From the publisher: Busta Rhymes opens his second album with a ridiculous monologue predicting global destruction before the year 2000. From mellow to wild, over an eclectic mix of samples that range from Seals & Croft to KC & the Sunshine Band to Henri Mancini. Sean "Puffy" Combs produces a track called "The Body Rock" that sounds like an old-school Tribe Called Quest cut, while Erykah Badu helps Busta forget the rampant sexism and violence for a minute as the unlikely duo gets spiritual on "One."
From the publisher: Jay-Z had established himself as a savvy, street-smart rapper on those two records, but with "Hard Knock Life" he decides to shoot for crossover territory, for better and for worse.

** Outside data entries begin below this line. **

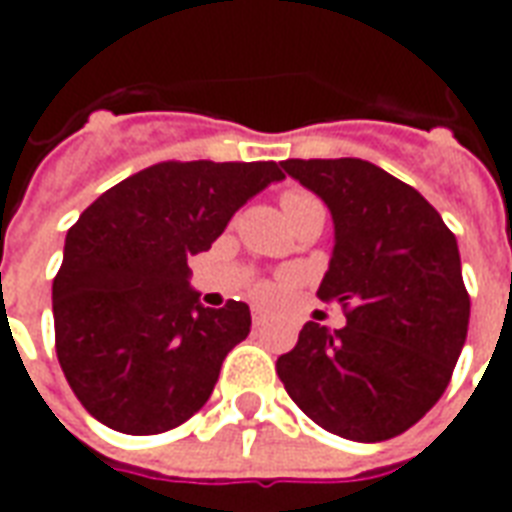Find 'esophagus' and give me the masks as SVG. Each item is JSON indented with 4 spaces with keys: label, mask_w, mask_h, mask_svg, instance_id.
Here are the masks:
<instances>
[{
    "label": "esophagus",
    "mask_w": 512,
    "mask_h": 512,
    "mask_svg": "<svg viewBox=\"0 0 512 512\" xmlns=\"http://www.w3.org/2000/svg\"><path fill=\"white\" fill-rule=\"evenodd\" d=\"M266 321H268L266 312L260 310V307H252V323H255V326H266Z\"/></svg>",
    "instance_id": "esophagus-1"
}]
</instances>
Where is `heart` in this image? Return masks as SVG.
Segmentation results:
<instances>
[{
	"mask_svg": "<svg viewBox=\"0 0 512 512\" xmlns=\"http://www.w3.org/2000/svg\"><path fill=\"white\" fill-rule=\"evenodd\" d=\"M279 202H282V211H285V216L290 219V216L299 211V208H304V205H310V202H318V200H315V197H310L307 191L290 189L282 194V200ZM252 296H255V299H263V301L274 299V296H277V285H271V282H257L255 288H252Z\"/></svg>",
	"mask_w": 512,
	"mask_h": 512,
	"instance_id": "1",
	"label": "heart"
}]
</instances>
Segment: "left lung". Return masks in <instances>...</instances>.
Wrapping results in <instances>:
<instances>
[{
	"instance_id": "left-lung-1",
	"label": "left lung",
	"mask_w": 512,
	"mask_h": 512,
	"mask_svg": "<svg viewBox=\"0 0 512 512\" xmlns=\"http://www.w3.org/2000/svg\"><path fill=\"white\" fill-rule=\"evenodd\" d=\"M282 169L332 211L321 301L345 326L304 323L277 359L293 403L351 441L400 436L436 406L469 329V293L450 227L417 189L362 158H288Z\"/></svg>"
}]
</instances>
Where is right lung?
Segmentation results:
<instances>
[{"instance_id": "add662e5", "label": "right lung", "mask_w": 512, "mask_h": 512, "mask_svg": "<svg viewBox=\"0 0 512 512\" xmlns=\"http://www.w3.org/2000/svg\"><path fill=\"white\" fill-rule=\"evenodd\" d=\"M282 178L274 161H161L104 191L68 230L51 288L57 359L106 428L153 436L208 403L252 315L244 301L202 307L189 260Z\"/></svg>"}]
</instances>
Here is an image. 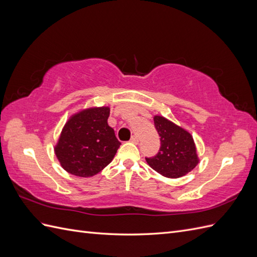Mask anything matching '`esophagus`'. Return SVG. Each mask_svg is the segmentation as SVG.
<instances>
[{"instance_id":"obj_1","label":"esophagus","mask_w":257,"mask_h":257,"mask_svg":"<svg viewBox=\"0 0 257 257\" xmlns=\"http://www.w3.org/2000/svg\"><path fill=\"white\" fill-rule=\"evenodd\" d=\"M138 142H139V139H138V137L137 136H132V138H131V143H133V144H138Z\"/></svg>"}]
</instances>
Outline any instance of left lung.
<instances>
[{
  "mask_svg": "<svg viewBox=\"0 0 257 257\" xmlns=\"http://www.w3.org/2000/svg\"><path fill=\"white\" fill-rule=\"evenodd\" d=\"M154 126L161 147L157 155L146 158L150 167L167 178H180L195 168L198 158L191 134L160 115L154 116Z\"/></svg>",
  "mask_w": 257,
  "mask_h": 257,
  "instance_id": "8db88e82",
  "label": "left lung"
}]
</instances>
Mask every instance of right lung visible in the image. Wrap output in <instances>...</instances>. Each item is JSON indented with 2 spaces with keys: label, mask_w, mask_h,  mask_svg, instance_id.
Returning <instances> with one entry per match:
<instances>
[{
  "label": "right lung",
  "mask_w": 257,
  "mask_h": 257,
  "mask_svg": "<svg viewBox=\"0 0 257 257\" xmlns=\"http://www.w3.org/2000/svg\"><path fill=\"white\" fill-rule=\"evenodd\" d=\"M108 107L90 108L73 115L56 146V155L67 173L92 177L112 161L121 143L108 125Z\"/></svg>",
  "instance_id": "right-lung-1"
}]
</instances>
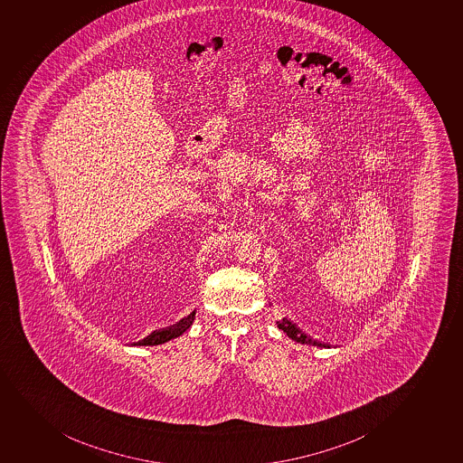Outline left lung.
I'll return each mask as SVG.
<instances>
[{
	"label": "left lung",
	"instance_id": "8db88e82",
	"mask_svg": "<svg viewBox=\"0 0 463 463\" xmlns=\"http://www.w3.org/2000/svg\"><path fill=\"white\" fill-rule=\"evenodd\" d=\"M278 327L280 331L285 332L291 340L298 341L300 345H318V347H329V345L326 343H320V341L314 340L311 336L307 335L305 332L298 327L296 323L291 322L289 318L287 317H283L282 322H278Z\"/></svg>",
	"mask_w": 463,
	"mask_h": 463
}]
</instances>
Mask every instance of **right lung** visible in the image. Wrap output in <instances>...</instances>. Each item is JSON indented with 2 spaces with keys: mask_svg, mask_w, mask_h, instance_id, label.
I'll return each mask as SVG.
<instances>
[{
  "mask_svg": "<svg viewBox=\"0 0 463 463\" xmlns=\"http://www.w3.org/2000/svg\"><path fill=\"white\" fill-rule=\"evenodd\" d=\"M196 311L192 312L189 316L181 318L180 322L172 325V326L165 327V329H158V331L152 332L151 335H147L146 338L138 341L137 345H158L167 341L174 340L176 336L183 335L195 320Z\"/></svg>",
  "mask_w": 463,
  "mask_h": 463,
  "instance_id": "right-lung-1",
  "label": "right lung"
}]
</instances>
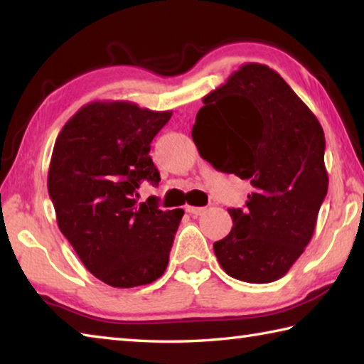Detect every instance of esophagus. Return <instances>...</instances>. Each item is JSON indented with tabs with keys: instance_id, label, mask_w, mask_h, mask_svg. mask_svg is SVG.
Masks as SVG:
<instances>
[{
	"instance_id": "esophagus-1",
	"label": "esophagus",
	"mask_w": 364,
	"mask_h": 364,
	"mask_svg": "<svg viewBox=\"0 0 364 364\" xmlns=\"http://www.w3.org/2000/svg\"><path fill=\"white\" fill-rule=\"evenodd\" d=\"M186 212L193 217H200L202 213L205 212V207H193V205H186Z\"/></svg>"
}]
</instances>
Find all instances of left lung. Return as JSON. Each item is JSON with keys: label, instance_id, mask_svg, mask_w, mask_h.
<instances>
[{"label": "left lung", "instance_id": "8db88e82", "mask_svg": "<svg viewBox=\"0 0 364 364\" xmlns=\"http://www.w3.org/2000/svg\"><path fill=\"white\" fill-rule=\"evenodd\" d=\"M193 139L215 170L249 180L245 208L213 244L231 278L254 284L284 276L304 254L328 194L321 125L278 72L245 64L208 93Z\"/></svg>", "mask_w": 364, "mask_h": 364}]
</instances>
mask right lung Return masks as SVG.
Returning a JSON list of instances; mask_svg holds the SVG:
<instances>
[{
	"mask_svg": "<svg viewBox=\"0 0 364 364\" xmlns=\"http://www.w3.org/2000/svg\"><path fill=\"white\" fill-rule=\"evenodd\" d=\"M171 110L154 112L127 101L86 104L65 123L48 173L60 232L97 279L136 287L159 279L168 264L183 208L160 210L157 197L136 200L160 173L151 143Z\"/></svg>",
	"mask_w": 364,
	"mask_h": 364,
	"instance_id": "1",
	"label": "right lung"
}]
</instances>
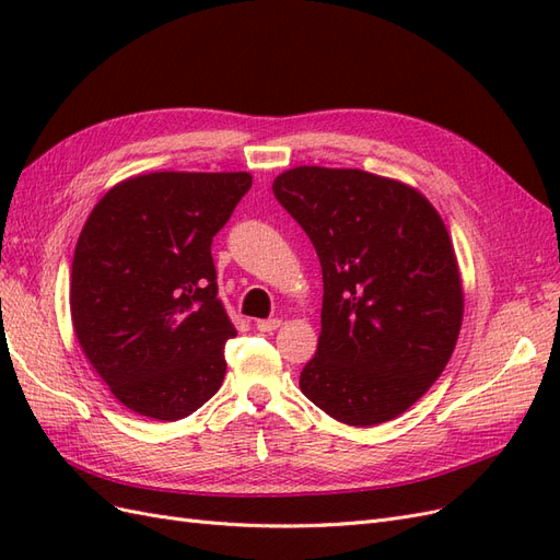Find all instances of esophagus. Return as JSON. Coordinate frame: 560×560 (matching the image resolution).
<instances>
[{
	"instance_id": "1",
	"label": "esophagus",
	"mask_w": 560,
	"mask_h": 560,
	"mask_svg": "<svg viewBox=\"0 0 560 560\" xmlns=\"http://www.w3.org/2000/svg\"><path fill=\"white\" fill-rule=\"evenodd\" d=\"M280 325H282V319L270 317V319H259V322H257V329H259L261 334H273Z\"/></svg>"
}]
</instances>
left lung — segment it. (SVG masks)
Masks as SVG:
<instances>
[{"label":"left lung","instance_id":"obj_1","mask_svg":"<svg viewBox=\"0 0 560 560\" xmlns=\"http://www.w3.org/2000/svg\"><path fill=\"white\" fill-rule=\"evenodd\" d=\"M273 194L322 266V331L301 393L352 428L393 420L442 376L463 325L451 235L413 186L354 167L299 165Z\"/></svg>","mask_w":560,"mask_h":560}]
</instances>
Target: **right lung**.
Masks as SVG:
<instances>
[{"instance_id":"obj_1","label":"right lung","mask_w":560,"mask_h":560,"mask_svg":"<svg viewBox=\"0 0 560 560\" xmlns=\"http://www.w3.org/2000/svg\"><path fill=\"white\" fill-rule=\"evenodd\" d=\"M249 186V173L135 175L112 186L83 224L72 325L126 409L171 422L222 385L235 327L217 299L210 247Z\"/></svg>"}]
</instances>
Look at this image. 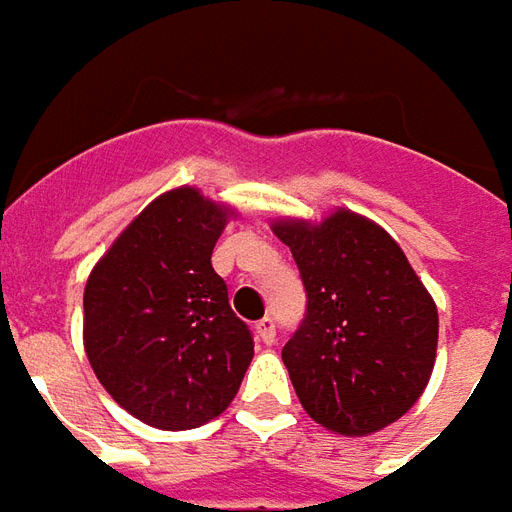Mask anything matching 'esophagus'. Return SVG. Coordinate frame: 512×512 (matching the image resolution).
I'll return each instance as SVG.
<instances>
[{
    "label": "esophagus",
    "instance_id": "obj_1",
    "mask_svg": "<svg viewBox=\"0 0 512 512\" xmlns=\"http://www.w3.org/2000/svg\"><path fill=\"white\" fill-rule=\"evenodd\" d=\"M255 337H257V343L274 345V340H277V323H274V318H263V321L257 323Z\"/></svg>",
    "mask_w": 512,
    "mask_h": 512
}]
</instances>
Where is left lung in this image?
Segmentation results:
<instances>
[{
  "instance_id": "obj_1",
  "label": "left lung",
  "mask_w": 512,
  "mask_h": 512,
  "mask_svg": "<svg viewBox=\"0 0 512 512\" xmlns=\"http://www.w3.org/2000/svg\"><path fill=\"white\" fill-rule=\"evenodd\" d=\"M307 290V315L282 348L293 389L318 425L367 436L392 425L425 392L439 312L384 227L354 211L321 224L279 219Z\"/></svg>"
}]
</instances>
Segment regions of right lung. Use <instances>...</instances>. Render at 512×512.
I'll return each instance as SVG.
<instances>
[{
	"label": "right lung",
	"instance_id": "right-lung-1",
	"mask_svg": "<svg viewBox=\"0 0 512 512\" xmlns=\"http://www.w3.org/2000/svg\"><path fill=\"white\" fill-rule=\"evenodd\" d=\"M230 216L194 186L164 191L90 271L87 359L106 392L150 428L191 430L219 417L255 356L211 266Z\"/></svg>",
	"mask_w": 512,
	"mask_h": 512
}]
</instances>
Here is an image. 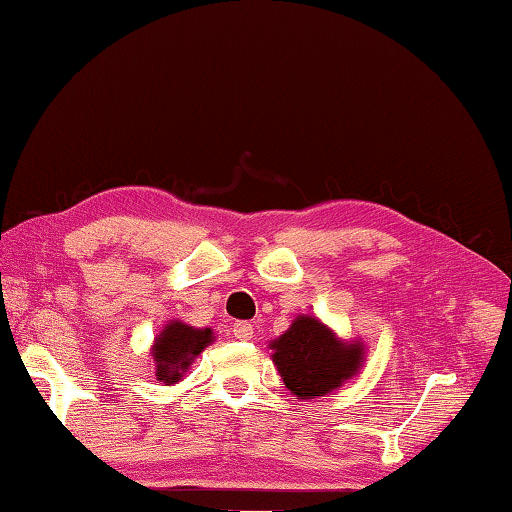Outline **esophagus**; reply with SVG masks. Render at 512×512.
Returning a JSON list of instances; mask_svg holds the SVG:
<instances>
[{
  "mask_svg": "<svg viewBox=\"0 0 512 512\" xmlns=\"http://www.w3.org/2000/svg\"><path fill=\"white\" fill-rule=\"evenodd\" d=\"M232 336L237 340H250L253 338V324L246 322V320H239L232 324Z\"/></svg>",
  "mask_w": 512,
  "mask_h": 512,
  "instance_id": "esophagus-1",
  "label": "esophagus"
}]
</instances>
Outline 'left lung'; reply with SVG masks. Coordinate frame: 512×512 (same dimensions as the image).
<instances>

At his best, he shows no fear -- witness how the title track shamelessly works a Broadway showstopper from Annie into a raging ghetto cry, yet keeps it smooth enough for radio.
From the publisher: Hello Nasty, the Beastie Boys' fifth album, is a head-spinning listen loaded with analog synthesizers, old drum machines, call-and-response vocals, freestyle rhyming, futuristic sound effects, and virtuoso turntable scratching. The Beasties have long been notorious for their dense, multi-layered explosions, but Hello Nasty is their first record to build on the multi-ethnic junk culture breakthrough of Check Your Head, instead of merely replicating it.